• [Отрывок текста]:
2. Что я нашел в России

 

Опоздал ли я вернуться в Россию в апреле 1905 г.? Конечно, от январского Красного Воскресенья до апреля - в этот лихорадочный год - события не стояли на одном месте. Они развертывались в ускоряющемся темпе. Но в основном общие черты политического положения оставались те же, и ничего решительного не произошло. Растерянное правительство продолжало быть связано в своих попытках пойти навстречу хотя бы более умеренной части общества "непреклонной волей" монарха, которого поддерживали немногие приближенные фавориты - реакционеры, как Победоносцев, князь Мещерский и т.п. Революционное движение далеко не успело проникнуть в массы; его роль заменяла "симуляция революции" интеллигентами, как выразился Обнинский. Первые попытки социалистических течений организоваться в партии не успели еще выработать своих программ - и уже раскололись по вопросам тактики. Основное расхождение прошло между ветеранами народнического течения, искавшими (теоретически) опоры в крестьянстве, и молодым течением марксизма, не покончившим споров между "легальными" и "нелегальными" и уже готовым разделиться внутри самих "нелегальных". "Общество" в более широком смысле было, несомненно, объединено приподнятым настроением, но не успело еще распределиться на более определенные группы и не разобралось в реальном значении лозунгов, все более левых. Все это я мог бы вывести в качестве итога из того, что я уже узнавал за границей; личные наблюдения на месте могли лишь подтвердить и уточнить узнанное.
В одном только отношении я мог бы упрекать себя за опоздание - если бы именно от моего опоздания - или вообще отсутствия из России в эти месяцы - что-нибудь зависело. Я разумею именно быстрое полевение боевых политических лозунгов в моем отсутствии и в результате расхождение между двумя флангами освободительного движения - "земцами" и "освобожденцами". Но я с чистой совестью могу сказать, что этого предотвратить ни я, ни кто-либо другой не мог, так как корни этого расхождения заключались в общей психологии русской интеллигенции, а плоды ее проявились совершенно независимо от моего личного воздействия - и раньше, чем я мог бы оказать его. Напротив, мое присутствие в России в начале этого процесса полевения могло бы только связать меня частичным участием в нем и если не лишить, то ослабить возможность для меня сыграть ту умеряющую роль, которую я смог выполнить при выделении политического течения, получившего название "кадетизма". И я мог быть только доволен тем, что среди разбушевавшихся страстей смог сохранить самостоятельность и независимость своей собственной политической позиции. Мои "скитания", несомненно, этому содействовали. На расстоянии - и по указаниям заграничного опыта - политические перспективы представлялись яснее и было виднее дальше, чем это было бы возможно среди борьбы, так сказать, врукопашную. Другой вопрос, какую роль вообще "кадетизм" сыграл в русской политической жизни и какую он мог бы сыграть при иных условиях. Но этот вопрос уже выходит за пределы автобиографического изложения. Отчасти он, впрочем, выяснится дальше, при попутном с биографией изложении хода событий.
Возвращаясь к тому, что я застал в России при возвращении, я еще подчеркну, что процесс выяснения политических позиций и в тот момент еще далеко не привел к окончательным результатам. Для более широких общественных кругов он только что начинался. И сам я не сразу разобрался в оттенках политических мнений и настроений, и эти оттенки и разногласия могли выясниться лишь в ходе развития событий, по мере дальнейшего сотрудничества или конфликтов между отдельными политическими течениями.

• [Задания]:
1. Почему в тексте о возвращении в Россию в 1905 году сказано, что расхождение между «земцами» и «освобожденцами» никто не мог предотвратить? Ответьте в одном–трех предложениях.
2. Перескажите короче абзац текста о возвращении в Россию в 1905 году, который начинается словами «Возвращаясь к тому, что я застал», и сохраните его главные факты.
3. Продолжите текст о возвращении в Россию в 1905 году с того места, где он заканчивается.

Сохранённые записи данных

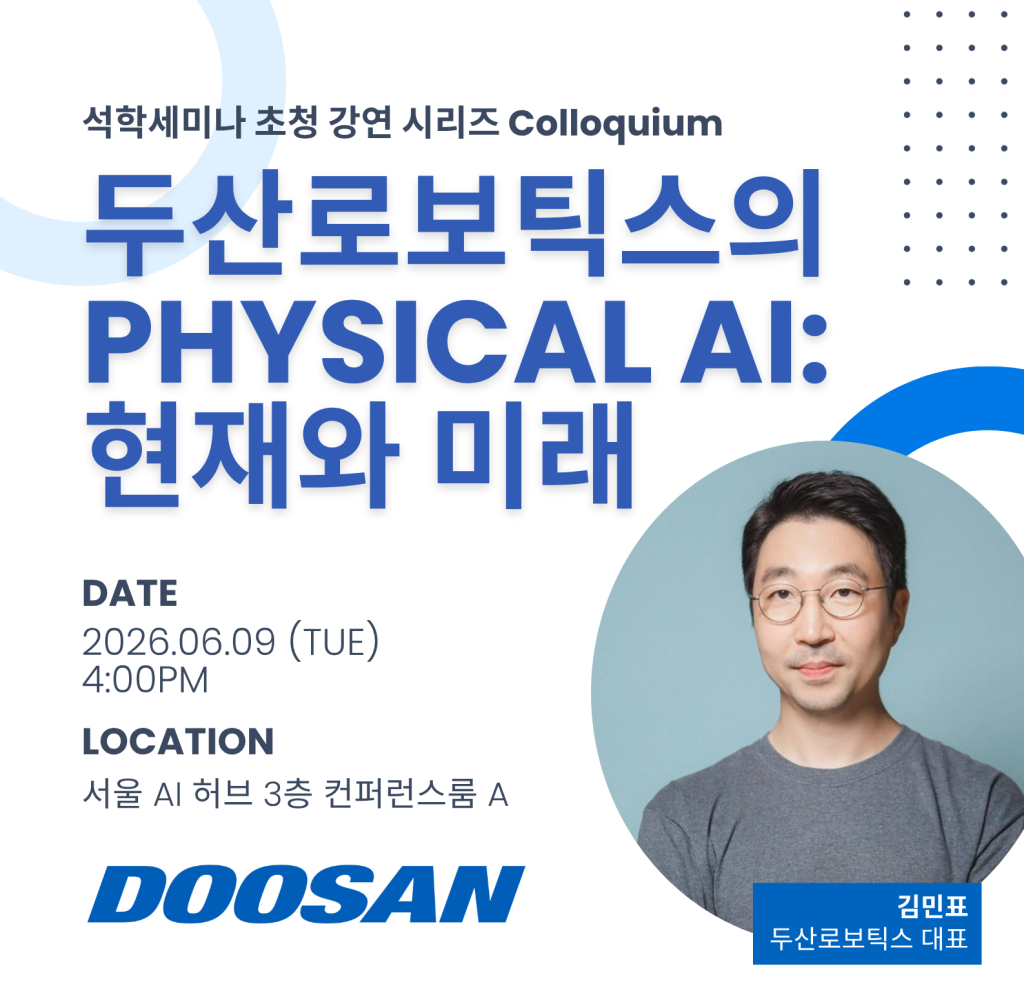 석학세미나 초청 강연 시리즈 Colloquium

두산로보틱스의 PHYSICAL AI: 현재와 미래

DATE
2026.06.09 (TUE)
4:00PM

LOCATION
서울 AI 허브 3층 컨퍼런스룸 A

DOOSAN

김민표
두산로보틱스 대표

• [Ответы]:
1. Корни этого расхождения лежали в общей психологии русской интеллигенции. Его плоды проявились независимо от чьего-либо личного воздействия, причем раньше, чем такое воздействие стало бы возможным.

2. Ко времени возвращения политические позиции еще далеко не определились, а для широких кругов общества этот процесс только начинался. Разобраться в оттенках мнений сразу не удалось. Разногласия могли проясниться лишь по ходу событий, через сотрудничество или конфликты между политическими течениями.

3.
В том виде, в каком сложились мои отношения к существовавшим до этого боевого момента прогрессивным группировкам, мне уже приходилось говорить о них. Я имел друзей среди всех них, и это само по себе говорит об отсутствии резкой дифференциации их в практике политической борьбы. Мои самые большие личные друзья были среди народников "Русского богатства". В. А. Мякотин даже предлагал мне вступить в члены Центрального комитета социалистов-революционеров, переживавшего тогда кризис. Он был удивлен моим ответом, что я не считаю себя социалистом. Не быть социалистом в этой среде значило быть отлученным от общения с "орденом", где каждого новичка допрашивали, "како веруеши", и принимали только "посвященных". Это было обязательной традицией радикальной русской интеллигенции.
В среде молодого течения русских марксистов культ новой традиции еще не успел сложиться, и самая доктрина только начала вырабатываться. Это располагало к известной терпимости среди направления, которое вскоре должно было оказаться самым нетерпимым. Но пока служение народным массам продолжало считаться там и здесь, среди с.-д., как и среди с.-р., основной задачей "интеллигенции", мое место было среди и тех и других. Я был одинаково принят и в Союзе писателей, организованном Литературным фондом, где либеральная и народническая демократия были достойно представлены такими вождями, как К. К. Арсеньев и Н. Ф. Анненский, и в Вольном экономическом обществе, где тот же Н. Ф. Анненский и Е. Д. Кускова объединяли "третий элемент" земцев и кооперацию под защитной окраской председателя графа Гейдена, либерала-консерватора в английском стиле. Такое мое центральное положение было самым благоприятным не только как обсервационный пункт, но и как способ политического самоопределения. Самоопределение, однако, еще предстояло.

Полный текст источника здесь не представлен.